March 9, 2026
As Groupon (GRPN) prepares to release its fourth-quarter earnings after the market close on Tuesday, March 10, 2026, a palpable sense of cautious optimism is building on Wall Street. While the company has faced well-documented headwinds in recent years, the upcoming report offers a compelling narrative of a company in transformation, potentially setting the stage for a significant re-rating of the stock.
With analysts forecasting an earnings per share (EPS) of $0.04 for the quarter, according to data from Public.com, the focus is shifting from past losses to future profitability. Here’s why investors should be watching Groupon’s report this week as a potential turning point.
1. The “Last Mile” of Turnaround
Groupon has been on a multi-year journey to streamline its operations, moving away from its legacy “daily email” clutter toward a more curated, high-value marketplace. The upcoming report is expected to show that this strategy is finally paying off. Despite a loss in Q3 2025, management has consistently signaled that 2025 was a “transition year.” The Q4 report, which includes the critical holiday shopping season, is expected to be the moment where the top-line stabilization becomes evident and the bottom-line improvements (led by cost-cutting measures) shine through.

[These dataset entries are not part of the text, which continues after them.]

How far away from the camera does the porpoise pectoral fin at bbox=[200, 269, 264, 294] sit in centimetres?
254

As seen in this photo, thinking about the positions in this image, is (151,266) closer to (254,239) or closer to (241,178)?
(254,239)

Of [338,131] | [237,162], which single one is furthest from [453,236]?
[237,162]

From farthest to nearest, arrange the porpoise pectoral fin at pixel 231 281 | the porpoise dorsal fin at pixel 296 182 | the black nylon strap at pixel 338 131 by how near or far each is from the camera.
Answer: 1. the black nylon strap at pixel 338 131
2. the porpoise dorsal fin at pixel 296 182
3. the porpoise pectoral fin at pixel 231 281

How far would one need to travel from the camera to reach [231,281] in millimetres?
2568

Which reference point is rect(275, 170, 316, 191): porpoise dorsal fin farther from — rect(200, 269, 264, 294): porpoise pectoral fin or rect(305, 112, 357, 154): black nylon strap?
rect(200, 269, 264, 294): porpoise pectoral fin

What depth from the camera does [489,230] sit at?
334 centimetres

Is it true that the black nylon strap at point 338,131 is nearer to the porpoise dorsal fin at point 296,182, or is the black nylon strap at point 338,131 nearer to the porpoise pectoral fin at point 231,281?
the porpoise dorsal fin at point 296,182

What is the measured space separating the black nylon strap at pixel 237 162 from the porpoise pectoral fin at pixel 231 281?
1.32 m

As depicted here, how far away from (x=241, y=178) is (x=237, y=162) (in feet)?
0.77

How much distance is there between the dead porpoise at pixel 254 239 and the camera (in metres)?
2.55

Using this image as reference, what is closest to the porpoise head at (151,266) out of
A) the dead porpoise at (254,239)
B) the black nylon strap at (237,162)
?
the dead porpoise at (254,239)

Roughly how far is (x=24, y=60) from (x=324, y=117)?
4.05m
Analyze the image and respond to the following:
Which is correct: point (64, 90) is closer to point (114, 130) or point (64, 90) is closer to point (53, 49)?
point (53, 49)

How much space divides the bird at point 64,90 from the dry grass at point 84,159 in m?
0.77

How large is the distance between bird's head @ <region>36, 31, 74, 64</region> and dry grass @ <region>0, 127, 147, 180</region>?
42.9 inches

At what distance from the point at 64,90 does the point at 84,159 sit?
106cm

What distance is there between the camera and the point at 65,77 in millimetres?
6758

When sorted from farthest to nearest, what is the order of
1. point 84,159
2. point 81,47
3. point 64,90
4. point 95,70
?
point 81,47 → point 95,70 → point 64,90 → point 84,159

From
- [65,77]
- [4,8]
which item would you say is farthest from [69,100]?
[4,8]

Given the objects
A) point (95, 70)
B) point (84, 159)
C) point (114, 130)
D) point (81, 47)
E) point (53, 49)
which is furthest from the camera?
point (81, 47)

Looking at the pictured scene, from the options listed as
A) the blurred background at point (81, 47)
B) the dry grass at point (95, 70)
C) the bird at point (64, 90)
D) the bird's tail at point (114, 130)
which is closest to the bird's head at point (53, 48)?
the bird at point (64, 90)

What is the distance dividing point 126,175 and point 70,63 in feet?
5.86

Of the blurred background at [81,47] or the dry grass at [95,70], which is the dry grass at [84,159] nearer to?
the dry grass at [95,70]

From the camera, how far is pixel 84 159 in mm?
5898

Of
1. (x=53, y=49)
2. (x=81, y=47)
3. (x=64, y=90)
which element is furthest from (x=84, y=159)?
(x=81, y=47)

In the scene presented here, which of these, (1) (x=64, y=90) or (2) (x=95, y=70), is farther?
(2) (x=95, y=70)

2. The Bullish Case: A Split Street with Upside Potential
Perhaps the most intriguing aspect of Groupon’s current setup is the divergence in analyst opinion. According to data from MarketBeat, the stock holds a consensus “Hold” rating, but the distribution tells a story of high conviction on both sides. With 2 sells, 1 hold, and crucially, 3 buy ratings, there is a significant bull camp that believes the risk/reward is now asymmetrical.
These bullish analysts aren’t just looking at past performance; they are forecasting a substantial potential upside for the stock. For contrarian investors, this setup is ideal. The “Hold” consensus suggests the stock isn’t overhyped, while the presence of multiple “Buy” ratings indicates that those digging deepest into the fundamentals see a catalyst on the horizon.
3. The Conference Call: A Catalyst for Clarity
The real action won’t just be in the numbers released on Tuesday afternoon, but in the conference call scheduled for Wednesday, March 11, at 8:00 AM ET. Investors will be listening intently for management’s commentary on consumer health, local merchant demand, and the trajectory for 2026.
If Groupon can deliver a “beat and raise”—surpassing the $0.04 EPS estimate and issuing optimistic forward guidance—it could trigger a wave of buying pressure from institutions that have been waiting on the sidelines for proof of a sustainable turnaround.
4. Valuation Perspective
Currently trading with a “show-me” story attached, Groupon’s valuation likely doesn’t fully price in a return to normalized profitability. Should the Q4 report demonstrate that the company has found a stable floor for revenue and is successfully leveraging its operating expenses, the stock could be due for a multiple expansion.
The Bottom Line
While the ghosts of Q3’s miss linger, the fourth quarter offers Groupon a chance to write a new narrative. The combination of a streamlined business, a holiday quarter boost, and a split in analyst ratings that highlights untapped optimism creates a high-stakes, high-reward scenario. For investors willing to look past the old narrative, Tuesday’s report could be the first glimpse of the new, leaner, and more profitable Groupon.